Vladimir Nabokov’s 1955 novel, Lolita, has intrigued and outraged readers for decades, and over the years book designers have had no picnic coming up with a suitable, but also marketable, book cover.

Part of the problem stems from the public’s misconceptions of the titular character. Often when people think of Lolita, they think of the jailbait seductress with come-hither eyes sucking on her lollipop from Stanley Kubrick’s 1962 film adaptation (just a few years ago a British department store got in trouble for naming a girls’ bedroom set after the character), but it’s readers of the novel who realize Lolita‘s titular character is really just a mixed-up, orphaned, 12-year-old girl forced to drop out of middle school, wander the country, and provide sexual companionship for a Frenchman in his 30s whom she is financially (and legally) dependent on.

In 2009, John Bertram, himself a designer, decided to hold a contest (which is being turned into a book) to “re-cover” LolitaCover designs range from subtly disturbing to grossly inappropriate, but one of the things that makes Lolita so difficult to wrap your head around (never mind wrap a cover around) is that to describe the plot is to retell a horror story, but when you actually start to read it, you are blinded by the beauty of the language, and it’s not long until Nabokov begins to corrupt you and make you laugh at the absurd, almost Looney Tunes like, pursuits of the narrator, Humbert Humbert.

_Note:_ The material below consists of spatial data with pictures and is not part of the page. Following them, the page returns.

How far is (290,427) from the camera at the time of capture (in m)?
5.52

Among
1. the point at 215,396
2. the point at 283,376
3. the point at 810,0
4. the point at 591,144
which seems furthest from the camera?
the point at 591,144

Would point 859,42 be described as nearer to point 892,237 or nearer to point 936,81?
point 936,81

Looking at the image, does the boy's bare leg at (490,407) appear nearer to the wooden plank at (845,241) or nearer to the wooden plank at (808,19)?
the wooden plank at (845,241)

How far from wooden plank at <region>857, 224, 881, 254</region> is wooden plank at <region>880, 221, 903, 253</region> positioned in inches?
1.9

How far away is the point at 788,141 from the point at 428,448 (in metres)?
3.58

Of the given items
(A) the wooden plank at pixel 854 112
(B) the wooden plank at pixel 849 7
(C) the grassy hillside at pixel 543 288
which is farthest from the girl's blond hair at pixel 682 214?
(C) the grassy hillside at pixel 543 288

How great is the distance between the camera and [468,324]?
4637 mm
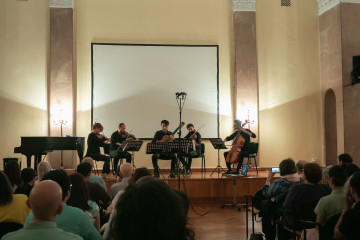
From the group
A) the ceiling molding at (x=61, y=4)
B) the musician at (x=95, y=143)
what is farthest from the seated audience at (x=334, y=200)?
the ceiling molding at (x=61, y=4)

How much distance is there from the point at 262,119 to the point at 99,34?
478cm

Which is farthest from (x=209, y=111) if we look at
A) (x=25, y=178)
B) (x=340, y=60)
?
(x=25, y=178)

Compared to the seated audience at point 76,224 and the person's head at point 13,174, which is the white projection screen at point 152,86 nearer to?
the person's head at point 13,174

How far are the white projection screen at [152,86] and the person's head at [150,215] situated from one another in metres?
9.37

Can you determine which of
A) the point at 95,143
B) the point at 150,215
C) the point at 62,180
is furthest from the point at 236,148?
the point at 150,215

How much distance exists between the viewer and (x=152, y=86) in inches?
427

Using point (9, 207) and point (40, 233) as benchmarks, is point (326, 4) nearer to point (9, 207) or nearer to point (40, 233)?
point (9, 207)

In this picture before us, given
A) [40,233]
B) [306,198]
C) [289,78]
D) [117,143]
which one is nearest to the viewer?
[40,233]

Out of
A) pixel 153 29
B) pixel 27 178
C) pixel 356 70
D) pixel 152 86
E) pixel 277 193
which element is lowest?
pixel 277 193

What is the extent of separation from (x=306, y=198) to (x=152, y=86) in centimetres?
727

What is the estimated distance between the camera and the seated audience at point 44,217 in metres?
1.95

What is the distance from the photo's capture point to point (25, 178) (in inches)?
170

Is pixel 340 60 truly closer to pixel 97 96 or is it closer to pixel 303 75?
pixel 303 75

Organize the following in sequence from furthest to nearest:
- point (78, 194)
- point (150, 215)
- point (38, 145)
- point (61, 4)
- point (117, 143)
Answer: point (61, 4) < point (117, 143) < point (38, 145) < point (78, 194) < point (150, 215)
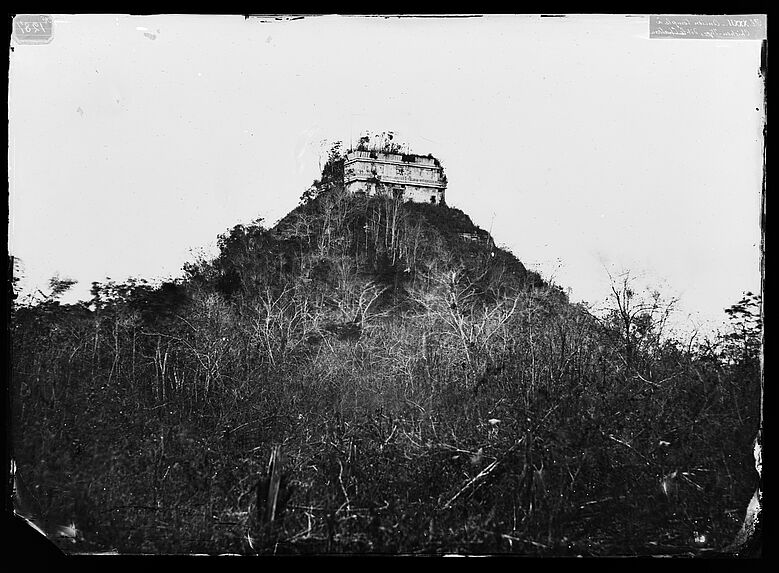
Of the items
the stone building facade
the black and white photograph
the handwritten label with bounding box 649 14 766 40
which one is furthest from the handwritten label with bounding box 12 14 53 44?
the handwritten label with bounding box 649 14 766 40

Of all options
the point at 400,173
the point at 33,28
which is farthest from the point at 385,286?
the point at 33,28

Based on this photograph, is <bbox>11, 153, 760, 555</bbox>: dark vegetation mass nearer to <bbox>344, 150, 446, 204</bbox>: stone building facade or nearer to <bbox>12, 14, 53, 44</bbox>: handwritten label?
<bbox>344, 150, 446, 204</bbox>: stone building facade

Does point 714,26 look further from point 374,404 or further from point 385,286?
point 374,404

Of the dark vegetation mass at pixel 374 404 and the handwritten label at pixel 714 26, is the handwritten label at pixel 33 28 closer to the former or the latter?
the dark vegetation mass at pixel 374 404

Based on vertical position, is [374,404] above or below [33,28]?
below

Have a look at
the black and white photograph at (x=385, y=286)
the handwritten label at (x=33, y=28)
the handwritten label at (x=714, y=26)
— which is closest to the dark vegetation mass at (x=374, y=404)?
the black and white photograph at (x=385, y=286)

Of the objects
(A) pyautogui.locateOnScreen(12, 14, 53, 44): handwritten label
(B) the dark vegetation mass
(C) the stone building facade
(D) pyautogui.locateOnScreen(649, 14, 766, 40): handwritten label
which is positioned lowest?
(B) the dark vegetation mass
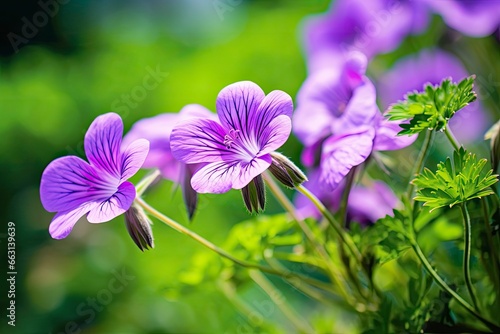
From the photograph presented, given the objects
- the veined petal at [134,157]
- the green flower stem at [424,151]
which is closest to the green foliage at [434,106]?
the green flower stem at [424,151]

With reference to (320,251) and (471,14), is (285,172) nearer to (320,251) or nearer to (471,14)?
(320,251)

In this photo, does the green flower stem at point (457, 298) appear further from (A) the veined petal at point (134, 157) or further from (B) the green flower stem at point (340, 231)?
(A) the veined petal at point (134, 157)

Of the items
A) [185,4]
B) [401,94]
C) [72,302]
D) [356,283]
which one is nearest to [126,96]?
[72,302]

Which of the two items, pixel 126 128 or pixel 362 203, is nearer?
pixel 362 203

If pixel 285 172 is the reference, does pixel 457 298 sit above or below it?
below

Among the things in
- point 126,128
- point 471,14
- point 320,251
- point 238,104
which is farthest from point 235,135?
point 126,128

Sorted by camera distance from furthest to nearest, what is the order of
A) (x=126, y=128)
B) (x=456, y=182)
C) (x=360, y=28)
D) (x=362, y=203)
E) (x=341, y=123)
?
(x=126, y=128)
(x=360, y=28)
(x=362, y=203)
(x=341, y=123)
(x=456, y=182)

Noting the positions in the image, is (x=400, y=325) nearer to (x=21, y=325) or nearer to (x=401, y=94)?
(x=401, y=94)
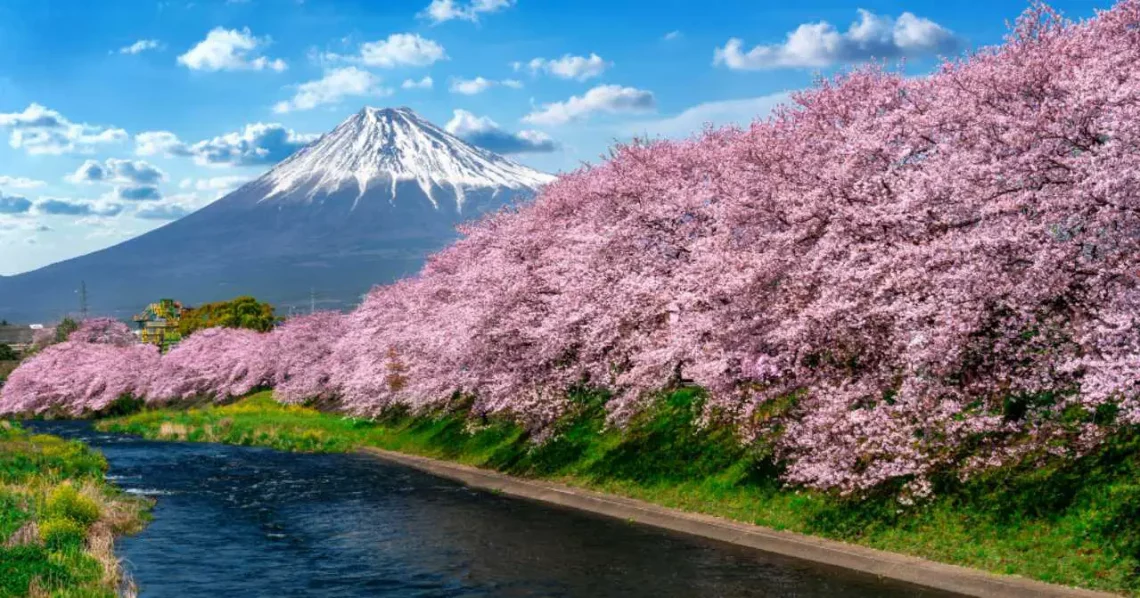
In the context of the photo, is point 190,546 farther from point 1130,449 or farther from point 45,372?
point 45,372

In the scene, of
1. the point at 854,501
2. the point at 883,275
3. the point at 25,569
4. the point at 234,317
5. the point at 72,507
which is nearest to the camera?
the point at 25,569

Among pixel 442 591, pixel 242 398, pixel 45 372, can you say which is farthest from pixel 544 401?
pixel 45 372

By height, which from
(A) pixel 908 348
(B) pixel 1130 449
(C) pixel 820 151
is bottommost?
(B) pixel 1130 449

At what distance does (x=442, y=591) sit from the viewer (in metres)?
21.1

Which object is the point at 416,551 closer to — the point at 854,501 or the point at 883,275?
the point at 854,501

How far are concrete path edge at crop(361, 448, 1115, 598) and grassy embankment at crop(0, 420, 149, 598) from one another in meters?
13.0

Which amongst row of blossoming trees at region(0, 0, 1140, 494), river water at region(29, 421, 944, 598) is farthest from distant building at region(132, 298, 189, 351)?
row of blossoming trees at region(0, 0, 1140, 494)

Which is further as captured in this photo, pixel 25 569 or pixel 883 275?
pixel 883 275

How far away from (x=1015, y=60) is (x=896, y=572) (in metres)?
12.6

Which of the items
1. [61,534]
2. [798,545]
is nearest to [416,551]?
[61,534]

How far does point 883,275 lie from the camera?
23922 millimetres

In the end you start to question your own morality when you begin to feel bad for him.

Accurately capturing the contents of this book is a careful balancing act, but I think the above cover, designed by Jamie Keenan, provides perfect representation of the text: At first glance, it is elegant and beautifully crafted, but after a moment’s study you see that it is at the same time disturbing and, frankly, kind of hilarious.